ByteTransformer - Achieve Enhanced Transformer Speed with Optimized Inference Techniques

ByteTransformer: Optimized BERT Transformer Inference on NVIDIA GPUs

Introduction

ByteTransformer is a cutting-edge library designed specifically for enhancing the performance of BERT-like transformers during inference. Its creation focuses on high efficiency and providing easy integration for developers through both Python and C++ APIs. One of its standout features is the PyTorch plugin that facilitates improvement in transformer inference with minimal additional Python code.

ByteTransformer supports both fixed-length and variable-length transformers. It offers end-to-end architectural optimizations, notably deploying a padding-free algorithm for BERT routines. These routines encompass crucial elements such as QKV (Query, Key, Value) encoding, softmax functions, feed-forward networks, activation functions, layer normalization, and multi-head attention.

This library is not just theoretical but has been practically applied and is actively enhancing transformer inference systems at ByteDance. It outperforms other existing transformer implementations, delivering impressive performance for both fixed-length and variable-length inputs. The technical prowess of ByteTransformer has been recognized with a publication at the IEEE IPDPS 2023.

How to Cite

Users who incorporate ByteTransformer into their work are encouraged to cite the following research paper:

@article{zhai2022bytetransformer,
  title={ByteTransformer: A High-Performance Transformer Boosted for Variable-Length Inputs},
  author={Zhai, Yujia and Jiang, Chengquan and Wang, Leyuan and Jia, Xiaoying and Zhang, Shang and Chen, Zizhong and Liu, Xin and Zhu, Yibo},
  journal={arXiv preprint arXiv:2210.03052},
  year={2022}
}

Performance and Speedup

ByteTransformer has been benchmarked against several other popular tools including PyTorch, TensorFlow, FasterTransformer, and DeepSpeed using an A100 GPU. The comparative performance evaluation demonstrates significant efficiency improvements in execution time across various batch sizes and sequence lengths.
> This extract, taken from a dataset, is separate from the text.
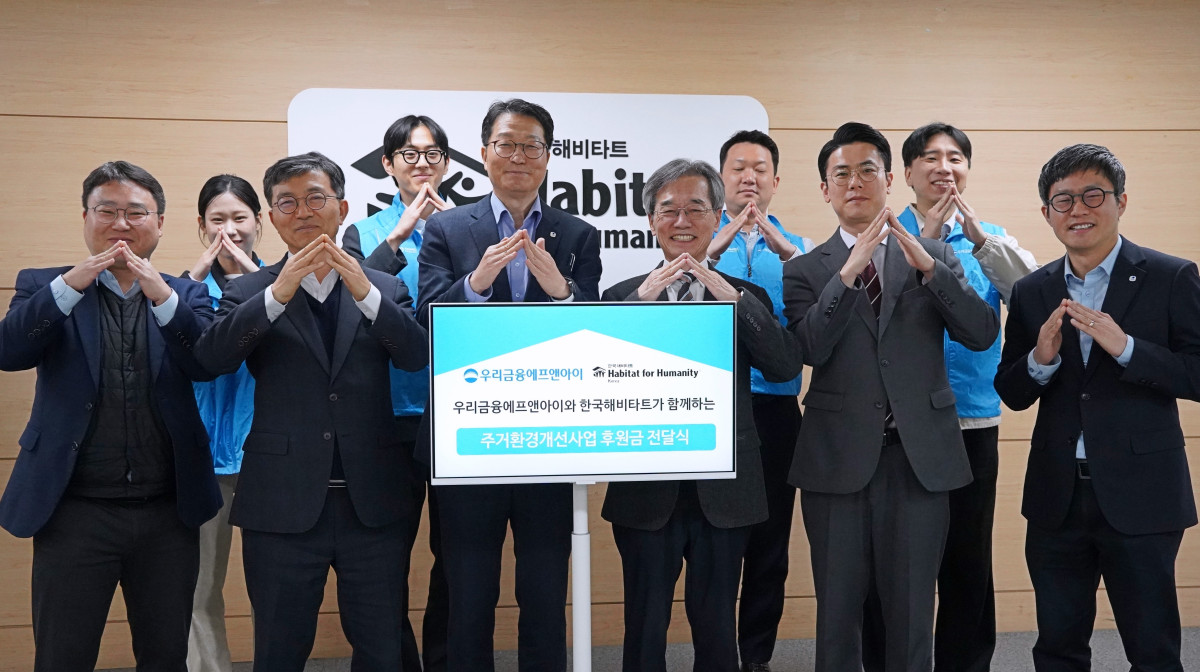 ▲(왼쪽에서 다섯번째부터) 우리금융에프엔아이 김건호 대표이사와 이광회 사무총장이 한국해비타트 본사에서 열린 후원금 전달식에서 양사 임직원과 함께 기념촬영을 하고 있다. (사진제공=우리금융)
For instance:

With a batch size of 1 and varying sequence lengths, ByteTransformer consistently achieves faster execution compared to alternatives.
Similarly, with a batch size of 16, ByteTransformer again shows superior performance metrics.

This enhanced efficiency translates into reduced computational costs and faster processing times, making ByteTransformer a preferred choice for high-demand inference tasks.

Supported Models

As of now, ByteTransformer specifically supports the standard BERT transformer encoder model, providing a focused optimization path for this widely used architecture.

Environment Requirements

To use ByteTransformer, the following environment settings are necessary:

CUDA version 11.6
CMake version 3.13 or higher
PyTorch version 1.8 or higher
GPU compute capability required: 7.0 (V100), 7.5 (T4), or 8.0 (A100)
Python version 3.7 or higher

The library has been tested on systems equipped with A100 GPUs, CUDA 11.6, PyTorch 1.13.0+cu116, and Python 3.9.16.

Building from Source

Building ByteTransformer from source is a straightforward process. Users need to initialize the necessary submodules, prepare a build directory, configure with CMake, and compile. The commands are as follows:

git submodule update --init
mkdir build && cd build
cmake -DTORCH_CUDA_ARCH_LIST="8.0" -DDataType=FP16 -DBUILD_THS=ON -DCUDAARCHS="80" ..
make

Getting Started with Unit Tests

Unit Tests in C++

Users can generate test data using the provided Python script. This step involves specifying parameters like batch size, sequence length, the number of attention heads, and head size:

cd build
python3 bert_transformer_test.py 16 64 12 64 --avg_seqlen 32 --dtype fp16 --export_data

After generating the test data, users can run a test executable to verify the library:

./bin/bert_transformer_test 16 64 12 64

Unit Tests in a PyTorch Plugin in Python

For those preferring to test via Python directly, the same script can be executed without the --export_data flag:

python3 bert_transformer_test.py 16 64 12 64 --avg_seqlen 32 --dtype fp16

Benchmarking

To assess the performance of ByteTransformer, users can run the following benchmark script:

cd build
../benchmark/bert_bench.sh

Through its high-performance capabilities and easy integration, ByteTransformer stands as a significant tool for enhancing transformer inference tasks on NVIDIA GPUs.